I don't know how many plots there were. I have a strong sense of the most vulnerable places in the world simply from reading the signs around me; I know where, almost certainly, things were stopped. But in the weeks leading up to Y2K there were dozens certainly - probably hundreds - of people who spent every waking moment thinking about the end of the world. They ticked off the things they knew, the things they stopped and worried constantly that they hadn't found it all.

At first Kirk left the house before 5 in the morning, generally didn't get home until after 7. Christmas day he didn't get home until 3 a.m. He slept a little, woke up to watch the kids open stockings and exult over presents, then by 9 he had gone back to work again. After that he was often gone by 3 or 4 a.m., not home until 8 at night.

New Years came. Kirk of course was at work. It's funny I just realized I have no idea where he actually was; I assume it was the ops room at Norfolk, but it could have been anywhere. I was home with the kids.

We piled up cushions and blankets on the couch and settled in; big plans for the new millennium - we were going to watch the Crocodile Hunter marathon. We must have started watching at 7 (crikey! There's a little beauty!), then as each hour ticked by I would flip quickly over to the news channel and we would watch 2000 roll across the world. The kids couldn't have been less interested; they didn't want to miss Steve but I insisted.

Asia changed over. Jerusalem celebrated and Turkey. Then Eastern Europe slowly ticked across, and Paris. And London. Each time there was a sick, horrified tension and then miraculous release: nothing. Thousands of happy, shouting people and... that was all.

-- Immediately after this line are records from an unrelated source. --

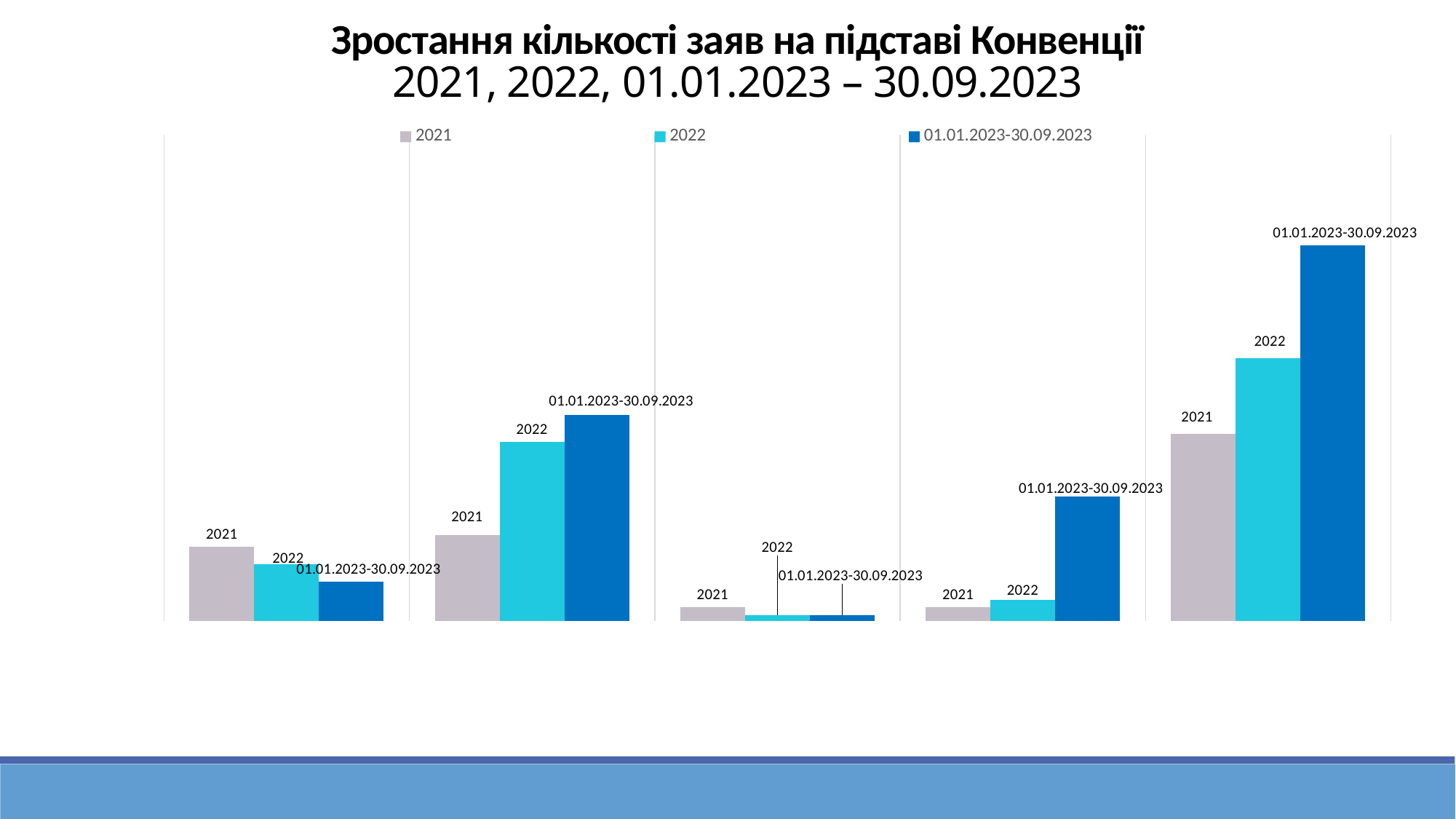
In the leftmost group of bars, which series has the highest bar? 2021 What kind of chart is shown on the slide? bar chart How many groups of bars are plotted in the chart? 5 In the second group of bars from the left, is the 2022 bar or the 2021 bar taller? 2022 In the rightmost group of bars, which series has the highest bar? 01.01.2023-30.09.2023 How many series does the legend list? 3 What are the three series listed in the legend? 2021, 2022, 01.01.2023-30.09.2023 Across the five groups, which group has the tallest bar overall? the rightmost group What is the title of the chart on the slide? Зростання кількості заяв на підставі Конвенції 2021, 2022, 01.01.2023 – 30.09.2023 In the rightmost group of bars, which series has the lowest bar? 2021 In the leftmost group of bars, which series has the lowest bar? 01.01.2023-30.09.2023 In the fourth group of bars from the left, is the 01.01.2023-30.09.2023 bar or the 2022 bar taller? 01.01.2023-30.09.2023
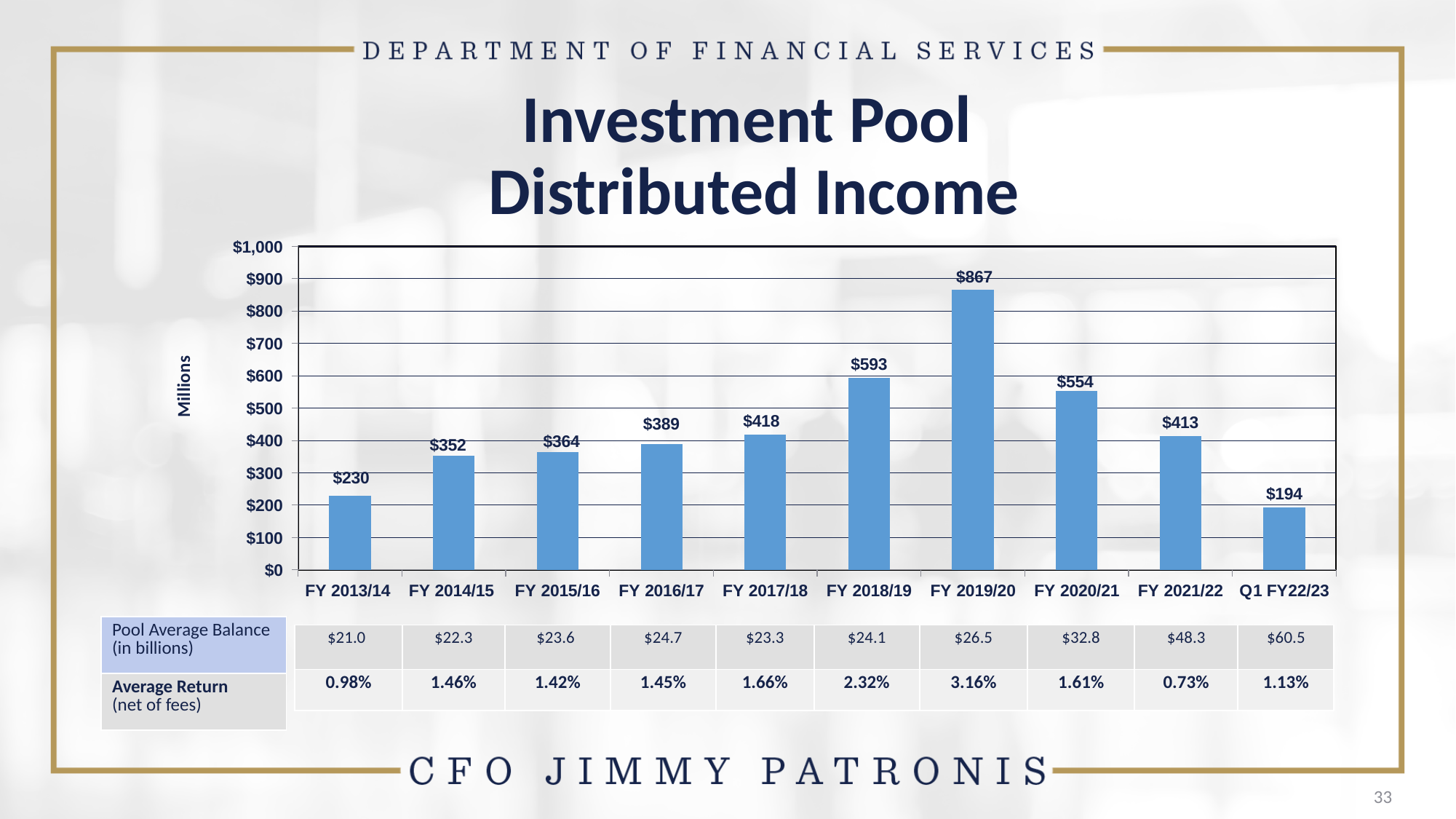
Which fiscal year has the highest distributed income? FY 2019/20 Does the distributed income rise or fall from FY 2013/14 to FY 2016/17? Rise What is the title of the chart? Investment Pool Distributed Income What is the distributed income for FY 2019/20? $867 What is the distributed income for FY 2013/14? $230 What is the distributed income for Q1 FY22/23? $194 Is the distributed income for FY 2018/19 greater or less than $500? greater What kind of chart is shown on the slide? Bar chart Which is larger, the distributed income for FY 2017/18 or FY 2021/22? FY 2017/18 What is the difference in distributed income between FY 2019/20 and FY 2020/21? $313 Which category has the lowest distributed income? Q1 FY22/23 How many categories are shown on the x axis of the chart? 10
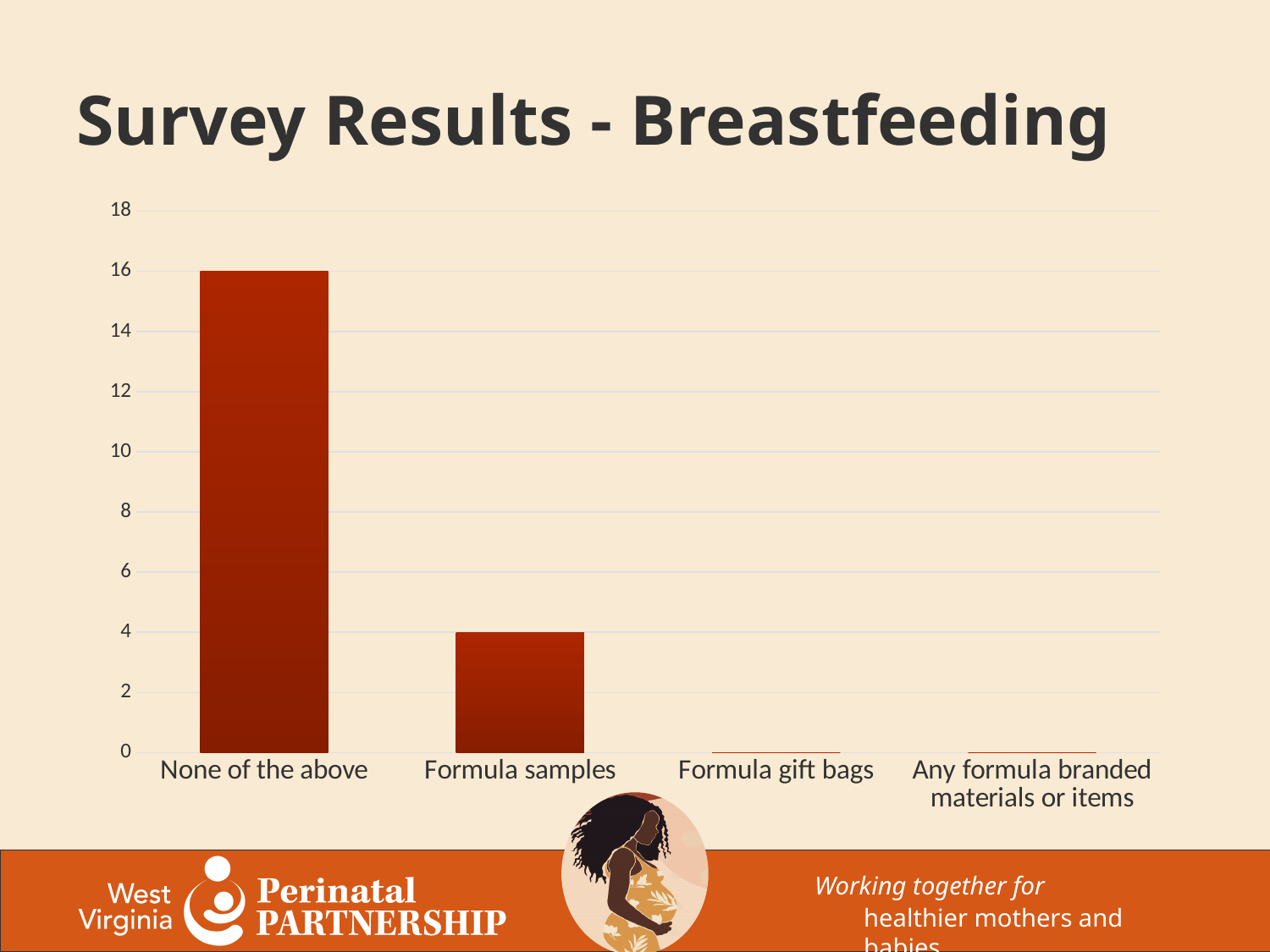
What is the value for Formula samples? 4 Is the value for Formula samples greater or less than 8? less What is the difference between the values for None of the above and Formula samples? 12 What is the value for Formula gift bags? 0 How many categories are shown on the x axis? 4 Which is larger, the value for None of the above or the value for Formula samples? None of the above Which category has the highest value? None of the above What is the value for None of the above? 16 Do the values rise or fall moving from left to right along the x axis? fall What kind of chart is shown on the slide? bar chart Is the value for None of the above greater or less than 10? greater What is the title of the slide? Survey Results - Breastfeeding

Now, with the horror of 9/11 a constant reminder, with arrests in London, and kidnappings and bombs across the Middle East maybe we forget something. The new millennium, our time, was begun in peace.

That was the victory. There are thousands of people alive right now who owe their lives to the folks in Kirk's unit and others like them. And they don't know it - and that's how it should be.

Maybe it's good now and then to remember that.

2 comments:

Anonymous said...

i still think steve is better. he's funny, educational, entertaining, and he has good catch phrases. all y2k did was drop a ball down a roofamajig.

Anonymous said...

I really liked the celebrations broadcast from Egypt and the amazing fireworks on the Eiffel Tower. Pretty awesome.